While the majority of Millennials said they were "pro-choice," a majority of them wanted abortion limited either to the first trimester (23 percent) or to cases of rape, incest, or to save the life of the mother (29 percent).
Almost six in ten Millennials supported a 20-week abortion ban, and almost just as many non-practicing Catholics (61 percent) as practicing Catholics (62 percent) supported the ban.
Almost six in ten Americans expressed "moral objections" to abortion, including 59 percent of political Independents, 63 percent of African-Americans, 62 percent of Latinos, and even 40 percent of Democrats. Half of Millennials said abortion was "morally wrong."
Half of respondents said abortion "does more harm than good" to a woman's life in the long-term, including more Millennials (44 percent) who said it does than who said it improves a woman's life (40 percent).
Other restrictions, like on taxpayer funding of abortion, were met with widespread support in the poll.
61 percent of respondents - including 87 percent of Trump supporters and 39 percent of Clinton supporters - opposed taxpayer funding of abortions in the U.S., which is currently policy under the Hyde Amendment.
The No Taxpayer Funding of Abortion Act, expected to be voted on by the House on Tuesday, would solidify this provision in law, as it currently must be passed every year by Congress as a budget rider.
Regarding the direct taxpayer funding of abortions in foreign countries - prohibited in U.S. foreign assistance by the Helms Amendment - 83 percent of respondents opposed such funding.
President Trump signed an executive order on Monday reinstating the Mexico City policy, which prohibits U.S. assistance to international non-governmental organizations that perform or "promote" abortions.
Doctors and medical providers who conscientiously refuse to perform or participate in abortions should be allowed to do so, 6 in 10 respondents said, including 45 percent of pro-choice respondents and 62 percent of Independents.
Other recent polls on abortion have shown a majority of Americans in favor of some restrictions, though to what extent they support these restrictions is not always clear. Earlier in January, a Quinnipiac poll showed 34 percent of Americans saying abortion should be "legal in most cases," while 32 percent said it should be illegal in all or most cases. However, statistics show that the vast majority of abortions are performed in the first trimester of pregnancy.
In that same poll, Americans were equally divided on a 20-week abortion ban in their home state, with 46 percent both supporting and opposing such a ban.
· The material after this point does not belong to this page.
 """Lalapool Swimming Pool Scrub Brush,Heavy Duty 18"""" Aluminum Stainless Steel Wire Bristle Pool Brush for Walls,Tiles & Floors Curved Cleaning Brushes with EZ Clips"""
Back in October, a Pew Research poll showed 36 percent of Americans saying abortion should be legal in most cases, with 22 percent saying it should be legal in all cases. 23 percent said it should be illegal in most cases, and 14 percent said it should be illegal in all cases.
The Marist Poll numbers also broke down the views of practicing and non-practicing Catholics on the issue.
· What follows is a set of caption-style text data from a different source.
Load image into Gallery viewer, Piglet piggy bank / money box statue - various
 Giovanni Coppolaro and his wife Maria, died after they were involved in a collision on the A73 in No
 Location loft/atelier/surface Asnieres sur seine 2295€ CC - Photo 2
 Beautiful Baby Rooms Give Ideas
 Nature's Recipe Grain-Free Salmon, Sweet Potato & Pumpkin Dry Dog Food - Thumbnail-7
Six in ten practicing Catholics said they were pro-life while 37 percent said they were pro-choice. However, among non-practicing Catholics those numbers switched, with 64 percent identifying as pro-choice and 31 percent as pro-life.
84 percent of practicing Catholics said abortion should be limited to the first trimester of pregnancy, allowed only in cases of rape, incest, or to save the life of the mother, or not allowed at all. 71 percent of non-practicing Catholics favored some or all of those restrictions.